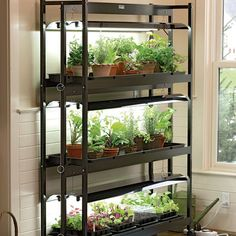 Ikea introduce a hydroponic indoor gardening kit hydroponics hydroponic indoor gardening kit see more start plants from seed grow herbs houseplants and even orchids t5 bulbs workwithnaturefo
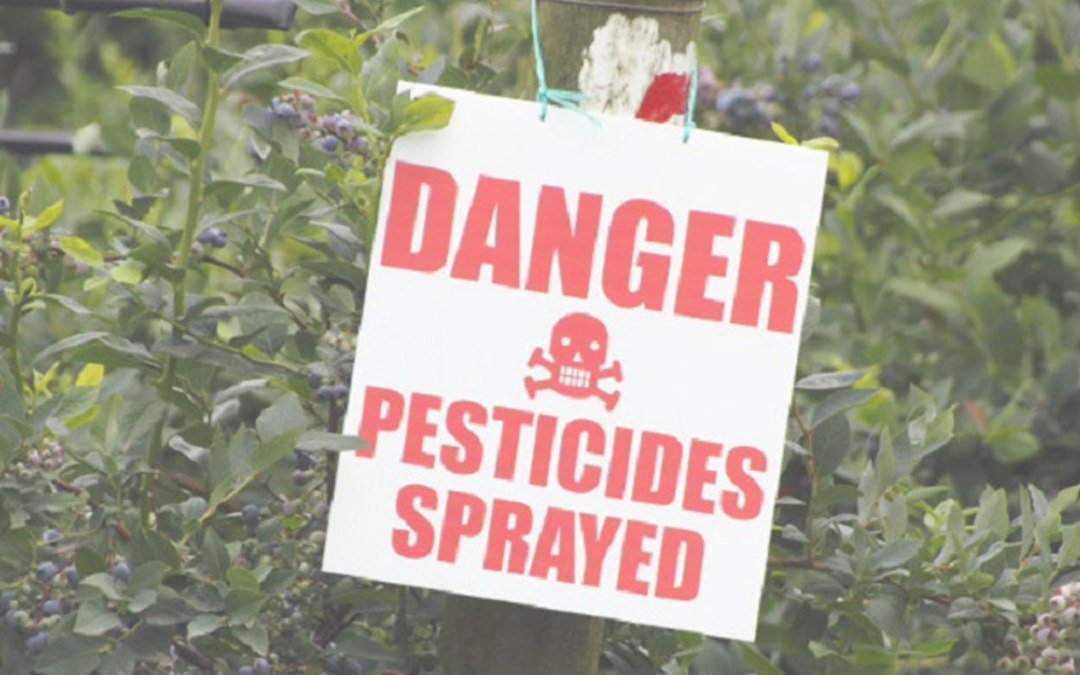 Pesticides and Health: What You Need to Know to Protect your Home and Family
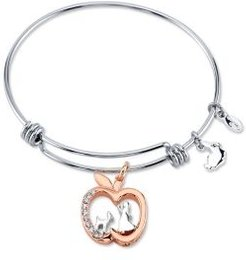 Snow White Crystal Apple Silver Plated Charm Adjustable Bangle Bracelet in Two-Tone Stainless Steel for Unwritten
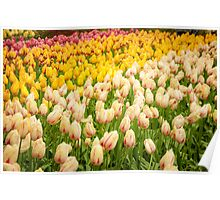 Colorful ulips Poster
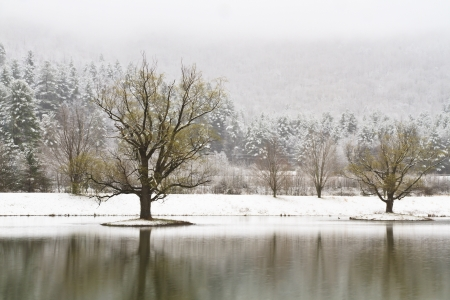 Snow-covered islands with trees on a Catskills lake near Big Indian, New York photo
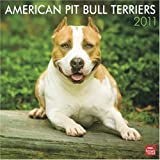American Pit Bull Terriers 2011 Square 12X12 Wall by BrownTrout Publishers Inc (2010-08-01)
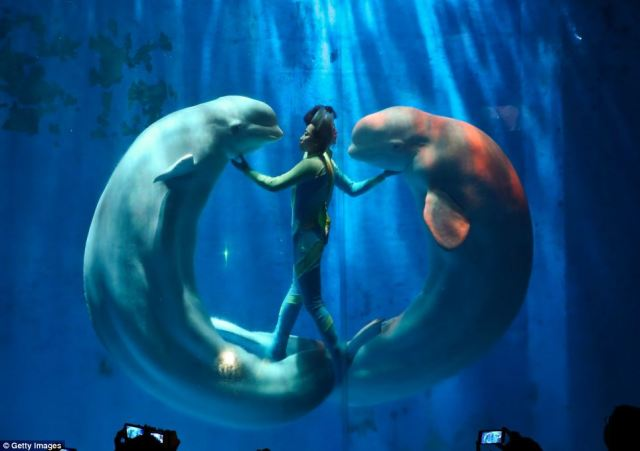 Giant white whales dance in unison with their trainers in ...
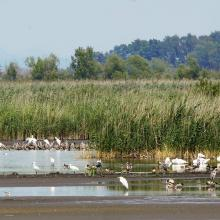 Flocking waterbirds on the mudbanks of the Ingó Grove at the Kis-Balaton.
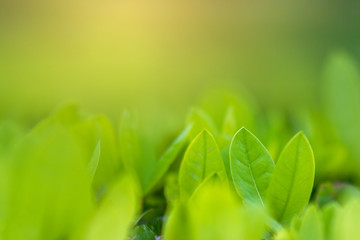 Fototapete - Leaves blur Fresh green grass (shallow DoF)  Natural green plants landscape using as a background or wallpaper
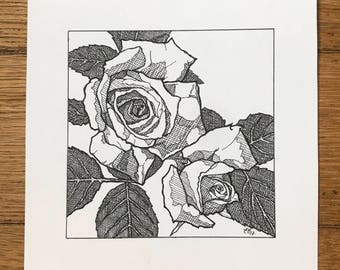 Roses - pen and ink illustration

→ WHAT YOU NEED TO DO: Could you write out the whole listing exactly, dropping the pictures?

→ TASK RESPONSE:
 Ikea introduce a hydroponic indoor gardening kit hydroponics hydroponic indoor gardening kit see more start plants from seed grow herbs houseplants and even orchids t5 bulbs workwithnaturefo
 Pesticides and Health: What You Need to Know to Protect your Home and Family
 Snow White Crystal Apple Silver Plated Charm Adjustable Bangle Bracelet in Two-Tone Stainless Steel for Unwritten
 Colorful ulips Poster
 Snow-covered islands with trees on a Catskills lake near Big Indian, New York photo
American Pit Bull Terriers 2011 Square 12X12 Wall by BrownTrout Publishers Inc (2010-08-01)
 Giant white whales dance in unison with their trainers in ...
 Flocking waterbirds on the mudbanks of the Ingó Grove at the Kis-Balaton.
 Fototapete - Leaves blur Fresh green grass (shallow DoF)  Natural green plants landscape using as a background or wallpaper
 Roses - pen and ink illustration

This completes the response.